▶ _PROVIDED DATA_:
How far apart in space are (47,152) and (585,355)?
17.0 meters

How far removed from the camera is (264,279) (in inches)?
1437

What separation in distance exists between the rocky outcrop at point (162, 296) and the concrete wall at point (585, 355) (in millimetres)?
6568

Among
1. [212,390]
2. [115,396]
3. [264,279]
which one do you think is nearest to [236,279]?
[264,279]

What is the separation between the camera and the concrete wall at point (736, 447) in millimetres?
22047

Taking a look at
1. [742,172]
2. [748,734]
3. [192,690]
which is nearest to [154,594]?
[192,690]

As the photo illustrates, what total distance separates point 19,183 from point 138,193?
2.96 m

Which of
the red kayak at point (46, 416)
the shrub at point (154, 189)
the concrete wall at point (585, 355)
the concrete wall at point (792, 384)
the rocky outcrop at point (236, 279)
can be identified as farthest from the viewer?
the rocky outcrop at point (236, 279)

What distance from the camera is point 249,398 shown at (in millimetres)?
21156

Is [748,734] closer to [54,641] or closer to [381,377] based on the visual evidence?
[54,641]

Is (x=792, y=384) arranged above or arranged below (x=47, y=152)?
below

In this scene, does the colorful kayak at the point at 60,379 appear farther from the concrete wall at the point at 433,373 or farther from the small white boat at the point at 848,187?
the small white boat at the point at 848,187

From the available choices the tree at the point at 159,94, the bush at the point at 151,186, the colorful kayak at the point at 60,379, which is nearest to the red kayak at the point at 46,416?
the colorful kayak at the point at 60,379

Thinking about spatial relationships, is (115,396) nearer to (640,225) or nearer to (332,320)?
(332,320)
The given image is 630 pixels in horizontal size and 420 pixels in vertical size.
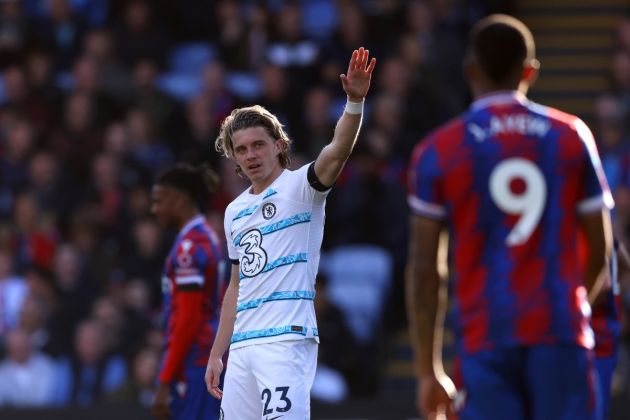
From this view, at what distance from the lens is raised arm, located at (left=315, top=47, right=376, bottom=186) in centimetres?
606

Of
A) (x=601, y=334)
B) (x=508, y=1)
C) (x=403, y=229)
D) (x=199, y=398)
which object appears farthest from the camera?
(x=508, y=1)

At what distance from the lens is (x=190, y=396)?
773 cm

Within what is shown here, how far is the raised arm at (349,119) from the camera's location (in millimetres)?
6059

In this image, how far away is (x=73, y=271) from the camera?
13617 millimetres

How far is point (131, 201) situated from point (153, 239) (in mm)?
986

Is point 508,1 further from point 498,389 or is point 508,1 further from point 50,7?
point 498,389

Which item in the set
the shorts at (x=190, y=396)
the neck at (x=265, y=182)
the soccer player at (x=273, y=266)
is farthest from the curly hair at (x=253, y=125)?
the shorts at (x=190, y=396)

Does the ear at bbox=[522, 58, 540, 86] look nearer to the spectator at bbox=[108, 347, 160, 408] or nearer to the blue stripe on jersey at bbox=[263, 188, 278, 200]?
the blue stripe on jersey at bbox=[263, 188, 278, 200]

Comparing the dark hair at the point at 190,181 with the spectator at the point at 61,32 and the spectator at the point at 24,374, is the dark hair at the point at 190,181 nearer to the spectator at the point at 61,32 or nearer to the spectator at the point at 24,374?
the spectator at the point at 24,374

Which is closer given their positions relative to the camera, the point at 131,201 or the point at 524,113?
the point at 524,113

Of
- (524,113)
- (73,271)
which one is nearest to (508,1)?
(73,271)

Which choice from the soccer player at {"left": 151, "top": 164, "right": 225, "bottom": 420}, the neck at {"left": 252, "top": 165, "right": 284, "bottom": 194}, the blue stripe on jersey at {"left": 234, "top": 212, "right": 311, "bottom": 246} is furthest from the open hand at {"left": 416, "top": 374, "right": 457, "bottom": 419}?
the soccer player at {"left": 151, "top": 164, "right": 225, "bottom": 420}

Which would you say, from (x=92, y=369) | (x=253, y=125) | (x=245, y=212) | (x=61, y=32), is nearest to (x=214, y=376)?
(x=245, y=212)

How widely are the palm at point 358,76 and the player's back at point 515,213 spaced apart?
136cm
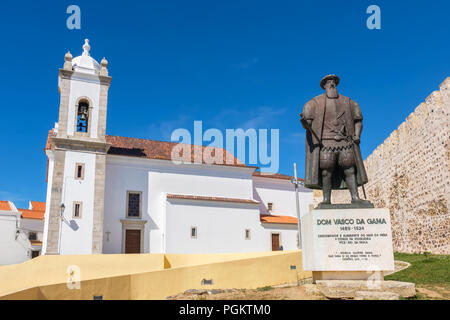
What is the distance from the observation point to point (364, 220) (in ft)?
21.5

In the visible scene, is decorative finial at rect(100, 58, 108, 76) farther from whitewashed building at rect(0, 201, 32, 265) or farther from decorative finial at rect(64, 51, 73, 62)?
whitewashed building at rect(0, 201, 32, 265)

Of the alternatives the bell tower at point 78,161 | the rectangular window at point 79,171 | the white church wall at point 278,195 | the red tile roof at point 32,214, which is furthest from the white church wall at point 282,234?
the red tile roof at point 32,214

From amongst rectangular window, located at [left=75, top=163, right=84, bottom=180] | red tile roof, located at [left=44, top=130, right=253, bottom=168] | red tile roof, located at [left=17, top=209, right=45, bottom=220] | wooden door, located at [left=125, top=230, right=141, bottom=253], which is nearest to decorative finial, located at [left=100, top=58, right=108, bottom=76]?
red tile roof, located at [left=44, top=130, right=253, bottom=168]

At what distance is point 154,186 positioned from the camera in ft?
80.9

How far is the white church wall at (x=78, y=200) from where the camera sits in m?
20.7

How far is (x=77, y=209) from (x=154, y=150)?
22.9ft

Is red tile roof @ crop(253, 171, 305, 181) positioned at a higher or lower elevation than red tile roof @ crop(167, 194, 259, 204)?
higher

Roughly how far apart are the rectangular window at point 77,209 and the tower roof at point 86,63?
7932mm

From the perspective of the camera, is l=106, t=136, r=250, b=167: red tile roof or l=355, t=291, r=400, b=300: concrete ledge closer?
l=355, t=291, r=400, b=300: concrete ledge

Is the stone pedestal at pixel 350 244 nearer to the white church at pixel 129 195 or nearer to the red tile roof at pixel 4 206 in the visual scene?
the white church at pixel 129 195

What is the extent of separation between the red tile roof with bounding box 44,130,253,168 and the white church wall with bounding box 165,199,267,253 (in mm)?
3233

▶ _THE PROBLEM_: Retype, exactly and only, the lines running from the one with "At what distance is" through the final line of the listing above.

▶ _RESULT OF THIS TASK_:
At what distance is point 154,186 positioned from the camera in ft?
80.9

How far is the white church wall at (x=78, y=200) from where the camera sits in m?
20.7

How far is (x=77, y=209) from (x=154, y=150)?
22.9ft

Is red tile roof @ crop(253, 171, 305, 181) positioned at a higher or lower elevation than red tile roof @ crop(167, 194, 259, 204)?
higher

Roughly how far apart are the rectangular window at point 77,209 and the tower roof at point 86,63?
7932mm

From the perspective of the camera, is l=106, t=136, r=250, b=167: red tile roof or l=355, t=291, r=400, b=300: concrete ledge closer?
l=355, t=291, r=400, b=300: concrete ledge

Is the stone pedestal at pixel 350 244 nearer to the white church at pixel 129 195 or nearer to the red tile roof at pixel 4 206 in the visual scene?
the white church at pixel 129 195

What is the extent of separation between the red tile roof with bounding box 44,130,253,168 and the white church wall with bounding box 165,199,267,253 (in mm)?
3233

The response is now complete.